Enunciado 1
De acordo com o trecho sobre o Morro Dona Marta, quantos turistas visitavam o morro por mês no período pós-instalação da UPP?
Enunciado 2
Com base no trecho sobre o Morro Dona Marta, explique por que um empresário deixou de investir na comunidade.

Por Marco Antônio Martins, G1 Rio


Pichação em mureta no interior do Morro Dona Marta, em Botafogo — Foto: Arquivo Pessoal

No domingo (23), por volta das 20h, um tiroteio no Morro Dona Marta assustou moradores de Botafogo, na Zona Sul do Rio. Em 2018, essa tem sido a rotina da comunidade, onde, pelo menos, duas vezes por semana, em média, se ouvem tiros, de acordo com o Laboratório de Dados Fogo Cruzado.

Na mesma noite, a defensora pública Cristina Santos Ferreira foi atingida de raspão, quando tomava banho em seu apartamento a um quilômetro do morro. A polícia investiga se o tiro veio do Dona Marta.

A comunidade vive uma realidade bem diferente dos sete anos, entre dezembro de 2008 e 2015, após a instalação da primeira Unidade de Polícia Pacificadora (UPP), quando não havia traficantes armados nem som de tiros, de acordo com relatos de policiais e de moradores.

A violência voltou: nos primeiros 5 anos de UPP houve apenas três tentativas de homicídios registradas na comunidade. Desde 2013, o número de casos chega a 92, segundo dados do Instituto de Segurança Pública (ISP).

"Teve criança que cresceu aqui sem ouvir um tiro. Agora é assim: violação de direitos o tempo todo. Não tem mais UPP, não tem mais diálogo com o cidadão", afirmou José Mário Santos, presidente da Associação de Moradores do Dona Marta.

O policiamento de proximidade deu lugar ao policiamento de confronto. O tráfico, antes desarmado, agora está fixo em pontos da comunidade defendendo os pontos com pistolas e fuzis, semelhante a outras áreas do RJ. Resultado: empresários deixaram a comunidade, e projetos sociais estão de lado.

A Polícia Militar não autorizou declaração de qualquer um dos oficiais envolvidos no planejamento de segurança da região. Disse em nota que tem "intensificado ações para reprimir o crime". A nota completa está no fim desta reportagem.

Um empresário conta que não tinha como manter o investimento no local com a presença dos criminosos. Isso se reflete nas visitas de turistas ao morro. No período pós-instalação da UPP, eram 2.000 por mês. Atualmente, não chegam a 200, segundo guias turísticos.

Registros
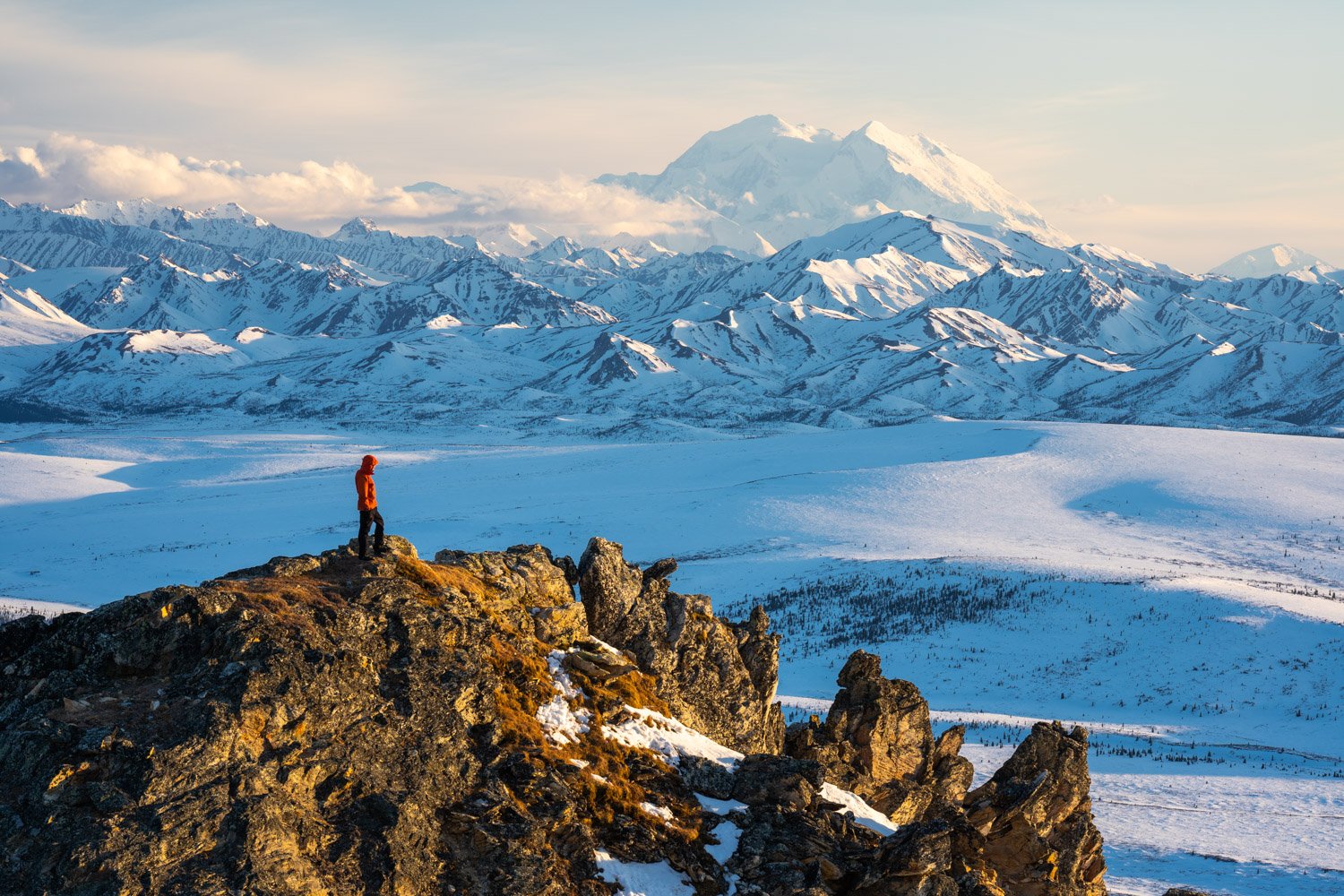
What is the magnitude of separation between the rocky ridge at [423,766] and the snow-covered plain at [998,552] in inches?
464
---
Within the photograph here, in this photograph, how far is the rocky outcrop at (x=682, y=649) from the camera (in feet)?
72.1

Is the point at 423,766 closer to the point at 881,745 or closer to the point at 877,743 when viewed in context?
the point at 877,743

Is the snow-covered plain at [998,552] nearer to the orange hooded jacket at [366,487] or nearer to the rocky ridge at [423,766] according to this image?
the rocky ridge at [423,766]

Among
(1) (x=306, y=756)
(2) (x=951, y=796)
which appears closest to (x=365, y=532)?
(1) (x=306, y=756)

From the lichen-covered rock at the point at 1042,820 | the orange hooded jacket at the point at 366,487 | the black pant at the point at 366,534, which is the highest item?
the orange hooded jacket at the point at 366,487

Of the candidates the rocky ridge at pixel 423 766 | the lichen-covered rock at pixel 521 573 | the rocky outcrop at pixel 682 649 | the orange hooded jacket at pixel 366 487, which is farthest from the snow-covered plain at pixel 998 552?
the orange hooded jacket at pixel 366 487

Resposta 1
Eram 2.000 turistas por mês.

Resposta 2
Segundo o relato do empresário, não havia como manter o investimento no local com a presença dos criminosos. O tráfico, antes desarmado, passou a ocupar pontos fixos da comunidade e a defendê-los com pistolas e fuzis.